Sunday, November 01, 2009
At the southernmost tip of the Western continents: Patagonia austral (southern patagonia)
Located in Argentina and Chile, it comprises the southernmost portion of the Andes mountains to the west and south, and plateaux and low plains to the east. The name Patagonia comes from the word patagón used by Magellan to describe the native people whom his expedition thought to be giants.
Santa Cruz is the largest province in the Argentinan Patagonia and the largest political subdivision in the region as a whole, covering 293,993 km2.
The province, mostly a cold, windswept steppe, is well-known for its extensive pebble beaches as well as for the deep-water lakes and vast glaciers in the Andes foothills along its western border with Chile.
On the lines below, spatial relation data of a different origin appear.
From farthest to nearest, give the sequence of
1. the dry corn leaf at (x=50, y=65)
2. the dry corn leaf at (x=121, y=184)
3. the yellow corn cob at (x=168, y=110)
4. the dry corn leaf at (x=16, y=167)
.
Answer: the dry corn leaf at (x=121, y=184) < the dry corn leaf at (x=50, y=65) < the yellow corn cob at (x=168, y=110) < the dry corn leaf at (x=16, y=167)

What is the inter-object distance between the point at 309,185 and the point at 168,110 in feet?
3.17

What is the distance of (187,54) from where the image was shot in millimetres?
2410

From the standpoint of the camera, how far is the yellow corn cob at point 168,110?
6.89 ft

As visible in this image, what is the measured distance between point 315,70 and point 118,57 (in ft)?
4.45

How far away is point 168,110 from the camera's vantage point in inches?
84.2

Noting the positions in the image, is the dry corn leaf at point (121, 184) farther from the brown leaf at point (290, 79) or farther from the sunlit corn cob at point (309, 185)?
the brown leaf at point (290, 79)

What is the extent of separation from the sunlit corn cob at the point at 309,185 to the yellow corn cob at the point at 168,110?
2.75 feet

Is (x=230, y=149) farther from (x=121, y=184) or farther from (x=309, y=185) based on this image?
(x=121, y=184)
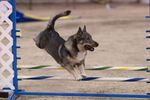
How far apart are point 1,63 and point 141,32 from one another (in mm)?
7218

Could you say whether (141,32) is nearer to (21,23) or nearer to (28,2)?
(21,23)

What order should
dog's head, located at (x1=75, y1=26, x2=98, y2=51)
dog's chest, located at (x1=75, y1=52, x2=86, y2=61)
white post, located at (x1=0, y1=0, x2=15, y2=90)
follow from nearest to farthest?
dog's head, located at (x1=75, y1=26, x2=98, y2=51)
dog's chest, located at (x1=75, y1=52, x2=86, y2=61)
white post, located at (x1=0, y1=0, x2=15, y2=90)

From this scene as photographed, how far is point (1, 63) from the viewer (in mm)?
5469

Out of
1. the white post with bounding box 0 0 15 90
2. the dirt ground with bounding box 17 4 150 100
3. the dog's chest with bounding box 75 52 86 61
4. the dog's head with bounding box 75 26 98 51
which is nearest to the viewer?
the dog's head with bounding box 75 26 98 51

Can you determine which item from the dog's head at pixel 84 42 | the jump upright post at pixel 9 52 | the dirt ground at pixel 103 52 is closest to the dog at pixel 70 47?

Santa Cruz's Atlantic coast is also known for the Laguna del Carbón; lying 105 meters (330 ft) below sea level, it is the lowest geographic point in the Western Hemisphere.
One of Santa Cruz's best-known geological curiosities is its Jamarillo Petrified Forests National Monument. Incorporated into the national park system in 1954, the 137 square kilometre (35,000 acre) area includes one of the world's most significant remains of Jurassic-era forests. The National Parks Administration also acquired 600 square kilometres (150,000 acres) of neighboring land, creating the largest natural steppe preserve in Latin America.
Santa Cruz's most notable and most visited geographic feature, however, is probably Perito Moreno Glacier, a national park as well.